L'Egypte avait été accusée en 2014 d'avoir mené des frappes aériennes en Libye mais les autorités ont nié. Des responsables américains avaient affirmé que les Emirats Arabes Unis avaient conduit ces frappes, en utilisant des bases militaires égyptiennes.
- Condamnations internationales -
Sur la vidéo diffusée sur internet, des hommes portant des combinaisons oranges, semblables à celles d'autres otages exécutés ces derniers mois en Syrie, sont alignés sur une plage les mains menottées dans le dos, avant que leurs bourreaux ne les décapitent au couteau.
En janvier, la branche libyenne de l'EI avait affirmé avoir kidnappé 21 coptes égyptiens et Le Caire avait confirmé que 20 de ses ressortissants avaient été enlevés en Libye voisine.
L'Eglise copte orthodoxe s'est dite "confiante" que les autorités égyptiennes ne laisseraient pas s'échapper les auteurs de "ce crime abominable." Al-Azhar, l'une des plus prestigieuses institutions théologiques de l'islam sunnite basée au Caire, a qualifié ces exécutions de "barbares."

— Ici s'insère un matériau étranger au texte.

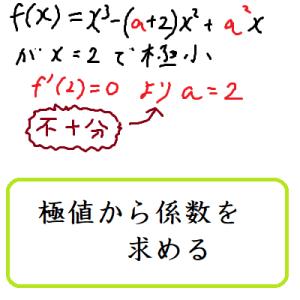 極値から係数を求める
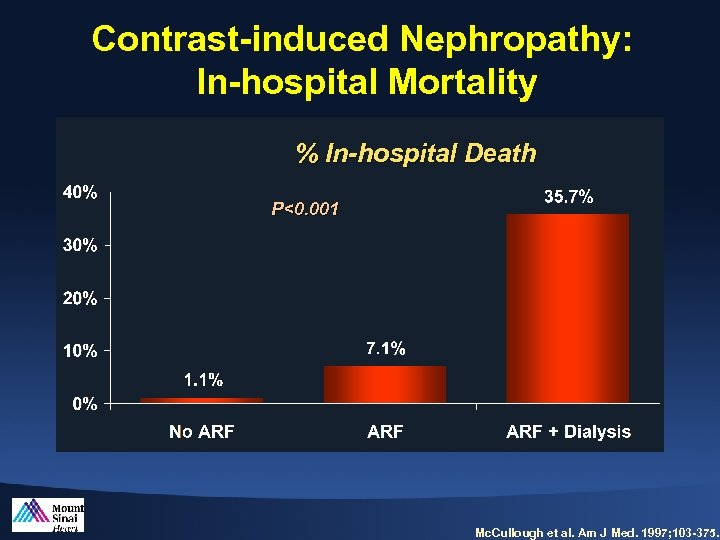 Contrast-induced Nephropathy: In-hospital Mortality % In-hospital Death P<0. 001 Mc. Cullough et al. Am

Et tandis que Washington a condamné "le meurtre abject et lâche de 21 citoyens égyptiens", estimant que "la barbarie de l'EI n'a pas de limites", le président français François Hollande, dont le gouvernement doit signer lundi la vente de Rafale avec l'Egypte, a "exprimé sa préoccupation face à l'extension des opérations" du groupe jihadiste en Libye.
Le Parlement libyen reconnu par la communauté internationale a condamné "un acte terroriste", affirmant que ces "opérations terroristes n'affecteront pas les relations" entre les deux voisins.

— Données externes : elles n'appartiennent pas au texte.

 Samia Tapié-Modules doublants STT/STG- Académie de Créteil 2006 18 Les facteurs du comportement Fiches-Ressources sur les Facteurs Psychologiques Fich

De son côté, la Mission d'appui des Nations unies en Libye (Manul) a appelé "tous les Libyens" à dénoncer "ce crime terroriste".
- 'Le corps de Ben Laden' -
Une incrustation au début de la vidéo situe la scène dans la province de Tripoli ("Wilayat Tarabulus" pour l'EI) et un autre message écrit explique que les victimes sont "des gens de la Croix fidèles à l'Eglise égyptienne ennemie".
Un homme habillé en treillis militaire s'exprime en anglais avec un couteau à la main alors que les autres bourreaux, un derrière chaque prisonnier, sont intégralement vêtus de noir et silencieux. Tous sont masqués.
"Aujourd'hui, nous sommes au sud de Rome, sur la terre musulmane de la Libye (...) cette mer dans laquelle vous avez caché le corps du cheikh Oussama ben Laden, nous jurons devant Allah que nous allons la mêler à votre sang", assène-t-il.
Le groupe jihadiste dit agir en représailles à d'anciens incidents sectaires en Egypte, durant lesquels l'Eglise avait été accusée d'avoir empêché la conversion à l'islam des épouses de deux prêtres coptes.
La dernière vidéo d'exécution diffusée par l'EI remontait au 3 février, lorsque le groupe avait montré un pilote jordanien brûlé vif dans une cage. Il avait été capturé en Syrie en décembre après le crash de son avion alors qu'il effectuait une mission dans le cadre de la coalition internationale antijihadistes menée par Washington.
Accusée de nettoyage ethnique et crimes contre l'Humanité, l'EI a reçu l'allégeance de plusieurs groupes jihadistes, notamment en Libye et en Algérie, exportant ses méthodes brutales et ses pratiques médiatiques.
Le premier groupe jihadiste d'Egypte, Ansar Beït al-Maqdess, s'est rallié à l'EI et revendique régulièrement des attentats spectaculaires contre les forces de l'ordre, publiant des vidéos-chocs tournées durant ces attaques ou filmant des décapitations.
Depuis l'été dernier, le groupe a décapité cinq otages occidentaux enlevés en Syrie, trois Américains et deux Britanniques. Il a également exécuté deux otages japonais en janvier.
La Libye est plongée dans le chaos depuis la chute en 2011 de Mouammar Kadhafi, les autorités ne parvenant pas à contrôler les dizaines de milices formées d'ex-insurgés qui font la loi face à une armée et une police régulières affaiblies.